Johnson to try vote on modified plan B: ‘We will not have a government shutdown’ 

The House on Friday will make another attempt at passing legislation to avert a government shutdown, staging a vote on a revamped spending proposal that excludes the debt limit hike initially demanded by President-elect Trump, three sources told The Hill.

The package would fund the government at current levels through March 14, extend the farm bill by one year and appropriate billions of dollars in disaster aid and assistance for farmers — the same provisions that were in Speaker Mike Johnson’s (R-La.) plan B proposal that failed on the House floor Thursday night.

But in a departure from that measure, Friday’s bill will not include language to raise the debt limit after Democrats and a handful of Republicans came out against the provision — despite Trump initially demanding that such language be included.

House GOP leadership plans to bring the package to the floor under the fast-track suspension of the rules process, which bypasses the need to approve a procedural rule but require two-thirds support for passage. It remains unclear whether Democrats will support the package.

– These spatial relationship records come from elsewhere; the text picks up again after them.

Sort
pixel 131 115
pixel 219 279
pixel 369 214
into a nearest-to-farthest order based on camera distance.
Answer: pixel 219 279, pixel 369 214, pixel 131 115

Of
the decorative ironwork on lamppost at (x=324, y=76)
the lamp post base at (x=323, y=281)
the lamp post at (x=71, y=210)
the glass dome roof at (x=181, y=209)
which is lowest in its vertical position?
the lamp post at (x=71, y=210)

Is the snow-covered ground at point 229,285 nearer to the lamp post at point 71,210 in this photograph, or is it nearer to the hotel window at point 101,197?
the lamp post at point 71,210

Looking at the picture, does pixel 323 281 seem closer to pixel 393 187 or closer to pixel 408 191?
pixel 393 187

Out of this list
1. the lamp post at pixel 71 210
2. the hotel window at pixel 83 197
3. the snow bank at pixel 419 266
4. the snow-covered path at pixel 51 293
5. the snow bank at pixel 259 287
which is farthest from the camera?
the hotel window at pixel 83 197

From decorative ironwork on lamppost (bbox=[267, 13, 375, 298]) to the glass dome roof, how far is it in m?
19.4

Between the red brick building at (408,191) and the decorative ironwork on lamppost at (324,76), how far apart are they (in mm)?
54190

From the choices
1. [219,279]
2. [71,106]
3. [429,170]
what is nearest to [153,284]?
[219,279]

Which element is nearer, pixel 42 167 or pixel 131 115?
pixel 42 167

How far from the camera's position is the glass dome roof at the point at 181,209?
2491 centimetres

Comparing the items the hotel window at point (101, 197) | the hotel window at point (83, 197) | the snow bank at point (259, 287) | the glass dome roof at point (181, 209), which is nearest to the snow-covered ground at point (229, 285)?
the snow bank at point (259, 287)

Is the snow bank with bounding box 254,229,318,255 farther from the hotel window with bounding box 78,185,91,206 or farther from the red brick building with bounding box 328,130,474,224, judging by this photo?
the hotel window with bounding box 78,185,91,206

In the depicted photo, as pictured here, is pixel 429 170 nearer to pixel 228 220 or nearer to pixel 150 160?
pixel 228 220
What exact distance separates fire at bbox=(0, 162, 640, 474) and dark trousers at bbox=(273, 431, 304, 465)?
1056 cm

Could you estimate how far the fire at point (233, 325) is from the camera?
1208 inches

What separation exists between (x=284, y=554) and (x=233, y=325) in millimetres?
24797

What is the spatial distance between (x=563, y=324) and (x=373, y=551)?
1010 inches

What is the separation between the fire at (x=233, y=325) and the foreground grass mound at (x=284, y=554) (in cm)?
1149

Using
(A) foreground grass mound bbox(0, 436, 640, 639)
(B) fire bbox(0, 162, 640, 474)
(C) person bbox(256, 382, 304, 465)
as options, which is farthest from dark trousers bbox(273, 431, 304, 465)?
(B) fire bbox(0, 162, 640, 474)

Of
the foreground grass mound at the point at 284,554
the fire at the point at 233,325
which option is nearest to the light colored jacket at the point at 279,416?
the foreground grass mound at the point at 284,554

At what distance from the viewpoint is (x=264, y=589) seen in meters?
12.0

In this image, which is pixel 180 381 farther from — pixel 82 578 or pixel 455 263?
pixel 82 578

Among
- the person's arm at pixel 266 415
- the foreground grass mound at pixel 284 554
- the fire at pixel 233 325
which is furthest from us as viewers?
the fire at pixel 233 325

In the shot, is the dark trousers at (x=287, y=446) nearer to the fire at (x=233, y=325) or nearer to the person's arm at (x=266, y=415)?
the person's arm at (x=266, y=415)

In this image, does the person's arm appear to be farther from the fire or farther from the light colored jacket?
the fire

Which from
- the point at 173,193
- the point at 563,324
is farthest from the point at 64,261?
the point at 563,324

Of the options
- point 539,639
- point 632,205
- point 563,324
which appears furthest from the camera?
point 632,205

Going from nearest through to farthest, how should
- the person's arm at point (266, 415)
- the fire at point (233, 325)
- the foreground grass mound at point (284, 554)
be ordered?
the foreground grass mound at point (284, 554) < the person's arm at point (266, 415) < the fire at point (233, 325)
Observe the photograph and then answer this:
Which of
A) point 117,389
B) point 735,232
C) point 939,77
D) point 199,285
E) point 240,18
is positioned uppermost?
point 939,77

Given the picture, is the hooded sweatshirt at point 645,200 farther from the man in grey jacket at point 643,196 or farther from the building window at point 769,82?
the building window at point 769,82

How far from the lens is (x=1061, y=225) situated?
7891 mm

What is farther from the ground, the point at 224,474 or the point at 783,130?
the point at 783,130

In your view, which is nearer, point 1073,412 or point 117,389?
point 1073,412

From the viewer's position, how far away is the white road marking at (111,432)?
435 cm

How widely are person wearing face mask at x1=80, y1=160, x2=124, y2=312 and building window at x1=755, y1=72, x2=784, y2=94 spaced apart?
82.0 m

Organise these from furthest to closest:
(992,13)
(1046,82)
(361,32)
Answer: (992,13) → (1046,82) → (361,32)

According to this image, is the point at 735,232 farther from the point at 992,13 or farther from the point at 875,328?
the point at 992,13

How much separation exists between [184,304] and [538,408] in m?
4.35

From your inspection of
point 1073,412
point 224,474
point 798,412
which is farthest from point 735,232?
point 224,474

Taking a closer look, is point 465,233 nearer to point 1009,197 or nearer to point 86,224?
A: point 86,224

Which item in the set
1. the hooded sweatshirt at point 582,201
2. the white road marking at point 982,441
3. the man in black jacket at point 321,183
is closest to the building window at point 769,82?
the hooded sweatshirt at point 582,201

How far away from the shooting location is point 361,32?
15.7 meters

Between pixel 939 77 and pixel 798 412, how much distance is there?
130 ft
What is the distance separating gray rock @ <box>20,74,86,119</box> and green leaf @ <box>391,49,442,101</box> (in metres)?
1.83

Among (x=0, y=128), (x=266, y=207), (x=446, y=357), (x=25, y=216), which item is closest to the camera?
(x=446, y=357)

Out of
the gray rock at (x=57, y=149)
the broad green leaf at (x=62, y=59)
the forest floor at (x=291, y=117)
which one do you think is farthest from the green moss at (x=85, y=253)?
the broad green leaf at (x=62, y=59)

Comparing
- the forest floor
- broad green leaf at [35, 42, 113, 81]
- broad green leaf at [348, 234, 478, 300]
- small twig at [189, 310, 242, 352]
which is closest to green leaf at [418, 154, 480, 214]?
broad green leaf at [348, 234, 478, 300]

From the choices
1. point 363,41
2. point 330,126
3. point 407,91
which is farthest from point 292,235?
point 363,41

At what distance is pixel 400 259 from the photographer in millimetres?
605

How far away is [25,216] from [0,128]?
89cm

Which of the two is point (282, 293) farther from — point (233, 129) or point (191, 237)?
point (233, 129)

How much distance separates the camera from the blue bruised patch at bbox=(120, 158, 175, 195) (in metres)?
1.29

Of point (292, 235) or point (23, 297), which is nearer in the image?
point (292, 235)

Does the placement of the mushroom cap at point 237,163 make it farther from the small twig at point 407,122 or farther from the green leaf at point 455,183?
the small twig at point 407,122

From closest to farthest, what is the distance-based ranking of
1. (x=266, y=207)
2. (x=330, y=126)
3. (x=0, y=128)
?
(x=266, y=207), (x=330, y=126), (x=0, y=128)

The House is expected to vote on the new proposal around 5 p.m. EST, a source told The Hill. Without congressional action, large parts of the federal government would shut down hours later, just after midnight.

Johnson emerged from a tense two-hour meeting with his GOP conference in the Capitol basement to announce the developments and vow there would be no shutdown with less than eight hours to go until the deadline.

“There is a unanimous agreement in the room that we need to move forward,” he told reporters. 

“We will not have a government shutdown,” he continued. “And we will meet our obligations for our farmers who need aid, for the disaster victims all over the country, and for making sure that military and essential services and everyone who relies upon the federal government for a paycheck gets paid over the holidays."

In lieu of dealing with the debt limit in the funding plan, as Trump had wanted, Republicans struck an agreement to raise the debt ceiling by $1.5 trillion in exchange for $2.5 trillion in net cuts to spending, done through a reconciliation package, two sources confirmed to The Hill.

The reconciliation process is a special procedure that gets around the Senate filibuster, allowing Republicans who will have trifecta control of government to push through their priorities without needing Democratic support. Republicans have long been planning to use this process to advance an ambitious legislative agenda that includes extending Trump’s 2017 tax cuts and addressing border security.

It is not clear which programs would be cut. An original version of that spending agreement presented to members targeted mandatory spending cuts, a bucket that includes Social Security, Medicare, Medicaid, veterans benefits, but one member said the final agreement removed the word “mandatory.” Congress is not able to use the reconciliation package to change Social Security.

One Republican said that the idea behind the suspension strategy, despite it being unclear whether Democrats will provide the two-thirds support needed for passage, is to jam them into supporting it or else have the government shut down before Republicans pursue another plan.

“I think the idea here is we can vote on this, and then Democrats won't miss their flights this afternoon,” said Rep. Mike Flood (R-Neb.).

If the bill does not pass, Republicans are likely to advance to a strategy that splits the plan B bill into three buckets: A “clean” continuing resolution through March 14, a disaster aid bill, and legislation that appropriates assistance for farmers.

Because of wonky procedural issues, the House would not be able to take up the three-prong strategy until after midnight — the time when a government shutdown would start.

House Republicans were considering those two options during their closed-door meeting on Friday, two sources told The Hill, during which it became clear that there was “overwhelming consensus” in favor of the single measure brought under the fast-track process.